** Start Data provided **
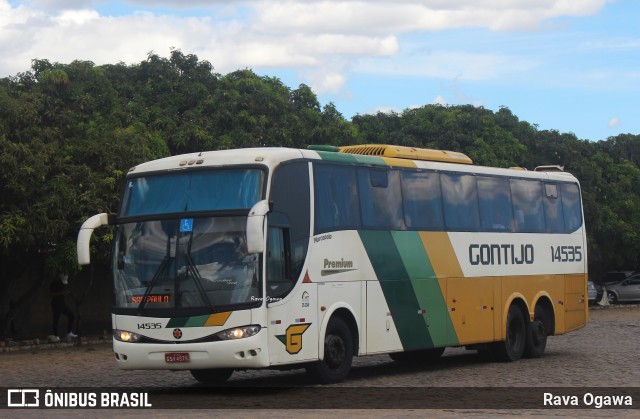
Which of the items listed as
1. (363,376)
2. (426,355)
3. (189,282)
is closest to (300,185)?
(189,282)

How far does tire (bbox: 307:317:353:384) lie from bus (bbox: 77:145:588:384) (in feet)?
0.09

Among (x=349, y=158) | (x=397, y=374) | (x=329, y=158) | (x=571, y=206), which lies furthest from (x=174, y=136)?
(x=329, y=158)

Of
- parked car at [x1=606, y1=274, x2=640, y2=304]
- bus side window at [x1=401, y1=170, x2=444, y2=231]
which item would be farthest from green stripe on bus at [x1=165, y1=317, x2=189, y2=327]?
parked car at [x1=606, y1=274, x2=640, y2=304]

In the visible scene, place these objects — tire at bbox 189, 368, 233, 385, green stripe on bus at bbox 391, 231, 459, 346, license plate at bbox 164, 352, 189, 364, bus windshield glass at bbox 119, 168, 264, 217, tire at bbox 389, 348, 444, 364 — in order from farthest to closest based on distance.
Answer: tire at bbox 389, 348, 444, 364 → green stripe on bus at bbox 391, 231, 459, 346 → tire at bbox 189, 368, 233, 385 → bus windshield glass at bbox 119, 168, 264, 217 → license plate at bbox 164, 352, 189, 364

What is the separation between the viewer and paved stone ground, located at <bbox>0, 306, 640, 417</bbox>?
14.0 meters

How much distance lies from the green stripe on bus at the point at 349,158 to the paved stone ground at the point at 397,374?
349 cm

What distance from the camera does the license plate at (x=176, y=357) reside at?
1617cm

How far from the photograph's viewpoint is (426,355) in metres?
23.3

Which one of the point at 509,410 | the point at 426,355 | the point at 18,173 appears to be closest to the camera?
the point at 509,410

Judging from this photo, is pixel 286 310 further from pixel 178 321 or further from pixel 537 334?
pixel 537 334

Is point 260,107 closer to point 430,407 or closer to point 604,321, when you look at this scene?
point 604,321

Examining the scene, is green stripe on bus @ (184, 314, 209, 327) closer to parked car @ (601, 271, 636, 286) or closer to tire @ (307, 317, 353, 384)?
tire @ (307, 317, 353, 384)

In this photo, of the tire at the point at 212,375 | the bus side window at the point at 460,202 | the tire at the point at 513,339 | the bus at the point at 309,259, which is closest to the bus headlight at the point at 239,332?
the bus at the point at 309,259

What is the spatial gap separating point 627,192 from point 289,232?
1689 inches
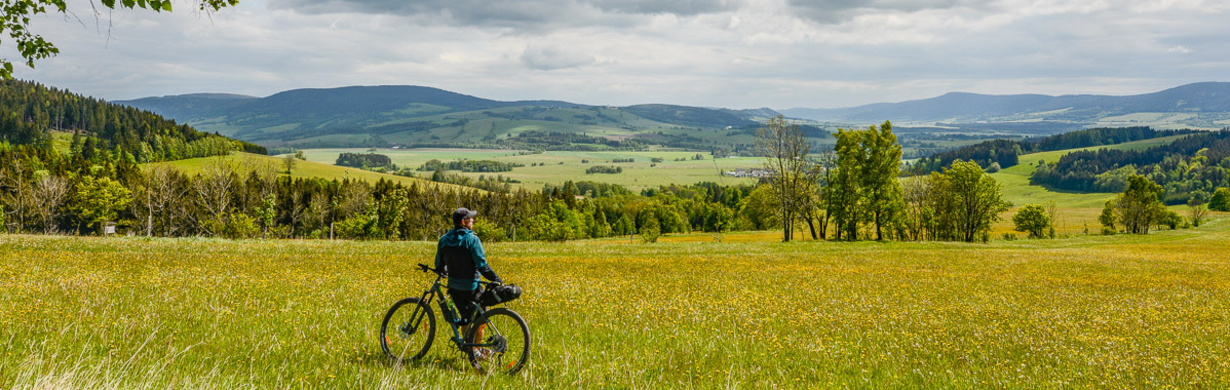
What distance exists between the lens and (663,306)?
14.4 m

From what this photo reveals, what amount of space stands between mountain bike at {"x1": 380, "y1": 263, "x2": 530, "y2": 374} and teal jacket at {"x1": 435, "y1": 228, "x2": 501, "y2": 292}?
20cm

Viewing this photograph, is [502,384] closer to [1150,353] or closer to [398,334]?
[398,334]

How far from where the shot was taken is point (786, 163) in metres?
55.1

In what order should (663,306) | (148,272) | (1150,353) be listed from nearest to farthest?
(1150,353), (663,306), (148,272)

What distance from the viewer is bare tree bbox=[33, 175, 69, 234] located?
96.4 metres

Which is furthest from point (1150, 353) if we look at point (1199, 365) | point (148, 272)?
point (148, 272)

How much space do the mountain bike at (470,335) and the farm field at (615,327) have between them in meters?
0.29

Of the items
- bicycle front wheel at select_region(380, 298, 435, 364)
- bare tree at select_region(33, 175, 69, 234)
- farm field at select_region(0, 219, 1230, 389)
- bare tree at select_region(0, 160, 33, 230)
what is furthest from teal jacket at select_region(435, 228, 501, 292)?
bare tree at select_region(33, 175, 69, 234)

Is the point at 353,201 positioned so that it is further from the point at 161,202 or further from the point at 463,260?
the point at 463,260

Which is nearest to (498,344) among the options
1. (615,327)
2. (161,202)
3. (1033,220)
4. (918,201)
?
(615,327)

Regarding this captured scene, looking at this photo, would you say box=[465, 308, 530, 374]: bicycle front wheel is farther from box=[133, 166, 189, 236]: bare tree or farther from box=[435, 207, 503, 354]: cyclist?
box=[133, 166, 189, 236]: bare tree

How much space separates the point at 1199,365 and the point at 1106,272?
75.5 ft

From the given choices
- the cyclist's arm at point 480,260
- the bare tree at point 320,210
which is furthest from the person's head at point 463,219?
the bare tree at point 320,210

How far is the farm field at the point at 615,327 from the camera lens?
7.58m
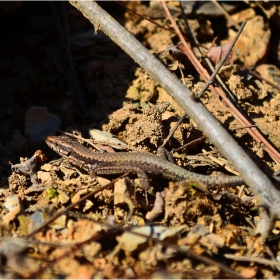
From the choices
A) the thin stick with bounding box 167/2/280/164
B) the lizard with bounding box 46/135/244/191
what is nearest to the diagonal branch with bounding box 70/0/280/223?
the lizard with bounding box 46/135/244/191

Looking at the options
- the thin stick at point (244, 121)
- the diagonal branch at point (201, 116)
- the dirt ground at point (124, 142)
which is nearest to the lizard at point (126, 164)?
the dirt ground at point (124, 142)

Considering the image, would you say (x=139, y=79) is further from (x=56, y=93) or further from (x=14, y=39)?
(x=14, y=39)

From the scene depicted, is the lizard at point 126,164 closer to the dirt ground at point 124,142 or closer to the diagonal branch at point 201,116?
the dirt ground at point 124,142

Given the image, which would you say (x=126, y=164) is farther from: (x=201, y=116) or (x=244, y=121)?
(x=244, y=121)

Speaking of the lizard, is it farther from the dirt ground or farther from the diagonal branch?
the diagonal branch

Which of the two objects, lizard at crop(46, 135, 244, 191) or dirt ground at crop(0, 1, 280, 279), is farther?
lizard at crop(46, 135, 244, 191)

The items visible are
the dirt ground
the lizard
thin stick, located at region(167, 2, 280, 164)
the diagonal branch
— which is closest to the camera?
the dirt ground

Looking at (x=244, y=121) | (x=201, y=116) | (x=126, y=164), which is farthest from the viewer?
(x=244, y=121)

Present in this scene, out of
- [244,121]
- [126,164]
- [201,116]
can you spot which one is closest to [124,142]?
[126,164]
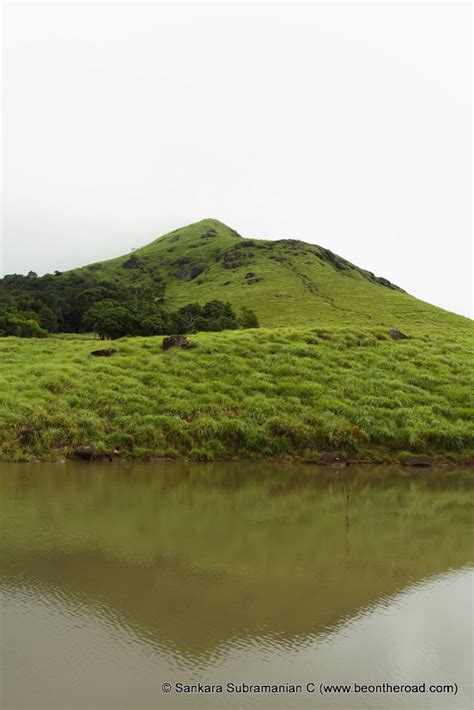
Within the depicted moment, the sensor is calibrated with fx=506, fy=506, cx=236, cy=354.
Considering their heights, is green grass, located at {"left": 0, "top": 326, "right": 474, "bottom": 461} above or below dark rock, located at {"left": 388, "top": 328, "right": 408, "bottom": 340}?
below

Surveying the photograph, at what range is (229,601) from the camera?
23.1ft

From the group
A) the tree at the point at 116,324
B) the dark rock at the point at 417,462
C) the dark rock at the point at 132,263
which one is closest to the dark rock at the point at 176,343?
the dark rock at the point at 417,462

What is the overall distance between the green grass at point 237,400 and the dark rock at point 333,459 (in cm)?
37

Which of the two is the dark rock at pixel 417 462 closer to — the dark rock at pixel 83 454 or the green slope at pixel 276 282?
the dark rock at pixel 83 454

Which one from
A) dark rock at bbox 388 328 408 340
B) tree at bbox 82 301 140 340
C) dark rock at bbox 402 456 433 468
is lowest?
dark rock at bbox 402 456 433 468

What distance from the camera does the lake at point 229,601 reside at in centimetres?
520

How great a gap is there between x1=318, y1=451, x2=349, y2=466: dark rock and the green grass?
370 mm

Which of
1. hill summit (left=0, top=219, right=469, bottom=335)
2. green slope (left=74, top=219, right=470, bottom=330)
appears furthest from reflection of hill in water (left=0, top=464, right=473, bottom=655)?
green slope (left=74, top=219, right=470, bottom=330)

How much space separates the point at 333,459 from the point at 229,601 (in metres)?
13.2

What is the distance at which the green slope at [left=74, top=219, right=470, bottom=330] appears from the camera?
88162 millimetres

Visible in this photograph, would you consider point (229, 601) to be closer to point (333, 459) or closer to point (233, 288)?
point (333, 459)

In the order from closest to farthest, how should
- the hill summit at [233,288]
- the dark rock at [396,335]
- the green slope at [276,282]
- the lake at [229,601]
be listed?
the lake at [229,601] → the dark rock at [396,335] → the hill summit at [233,288] → the green slope at [276,282]

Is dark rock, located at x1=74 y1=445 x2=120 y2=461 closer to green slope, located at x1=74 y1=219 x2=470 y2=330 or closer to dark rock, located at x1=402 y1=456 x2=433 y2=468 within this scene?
dark rock, located at x1=402 y1=456 x2=433 y2=468

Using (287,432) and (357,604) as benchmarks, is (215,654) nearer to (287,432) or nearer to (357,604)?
(357,604)
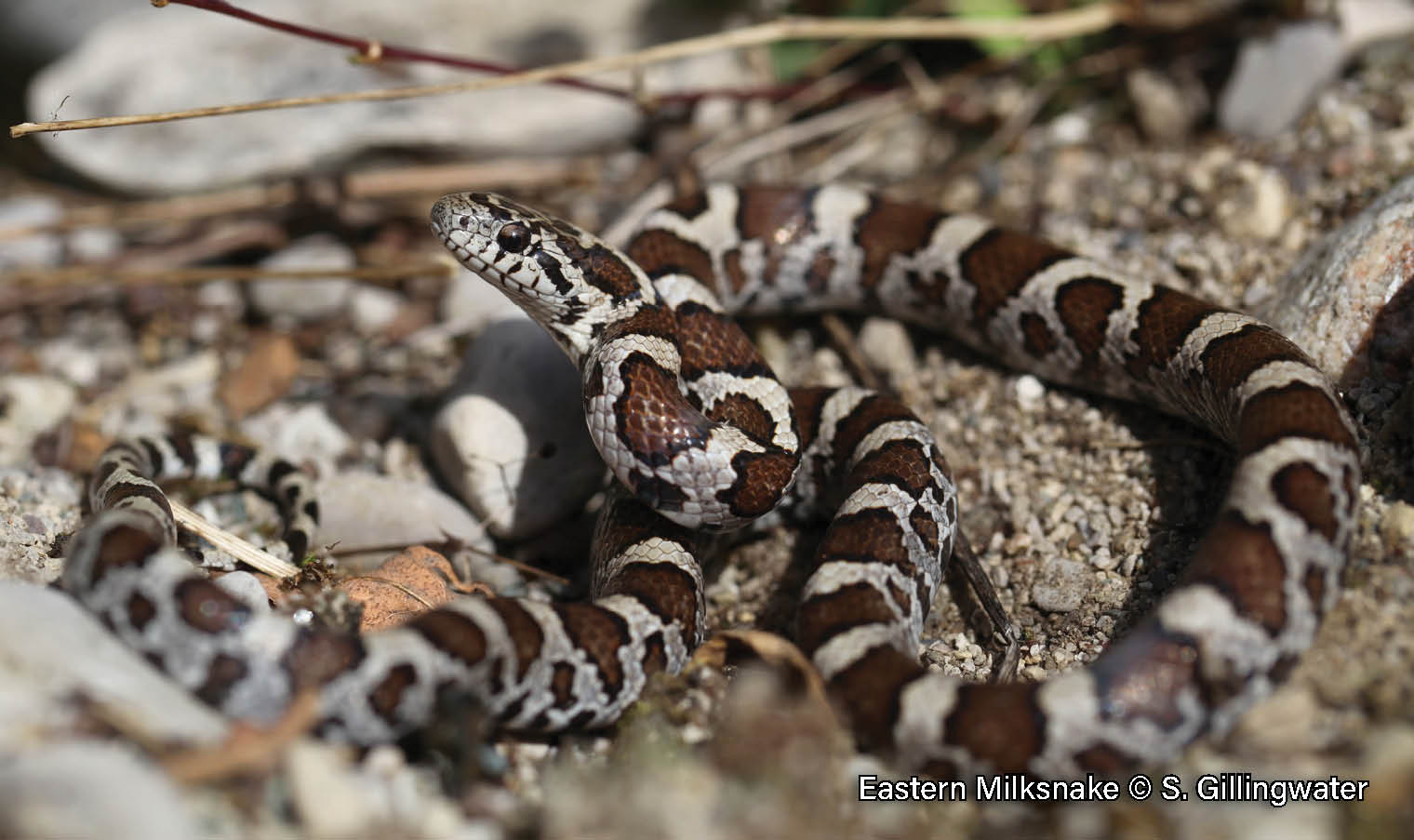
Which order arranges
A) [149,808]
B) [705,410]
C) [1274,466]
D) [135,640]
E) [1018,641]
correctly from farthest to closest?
** End Data provided **
### Task directions
Pictures do not go in the copy. Write out exactly the lines from the line containing "In the order" through the last line of the listing.

### Written reply
In the order from closest to farthest, how should
- the hill summit at [233,288]
- the dark rock at [396,335]
- the green slope at [276,282]
- the lake at [229,601]
be listed?
the lake at [229,601] → the dark rock at [396,335] → the hill summit at [233,288] → the green slope at [276,282]

Is dark rock, located at x1=74 y1=445 x2=120 y2=461 closer to green slope, located at x1=74 y1=219 x2=470 y2=330 or closer to dark rock, located at x1=402 y1=456 x2=433 y2=468 within this scene?
dark rock, located at x1=402 y1=456 x2=433 y2=468

Using (287,432) and (357,604) as benchmarks, is (215,654) nearer to (287,432) or nearer to (357,604)?
(357,604)
Which order arranges
A) [149,808]
B) [705,410]
C) [1274,466]
D) [135,640]
E) [1018,641]
correctly from farthest to closest?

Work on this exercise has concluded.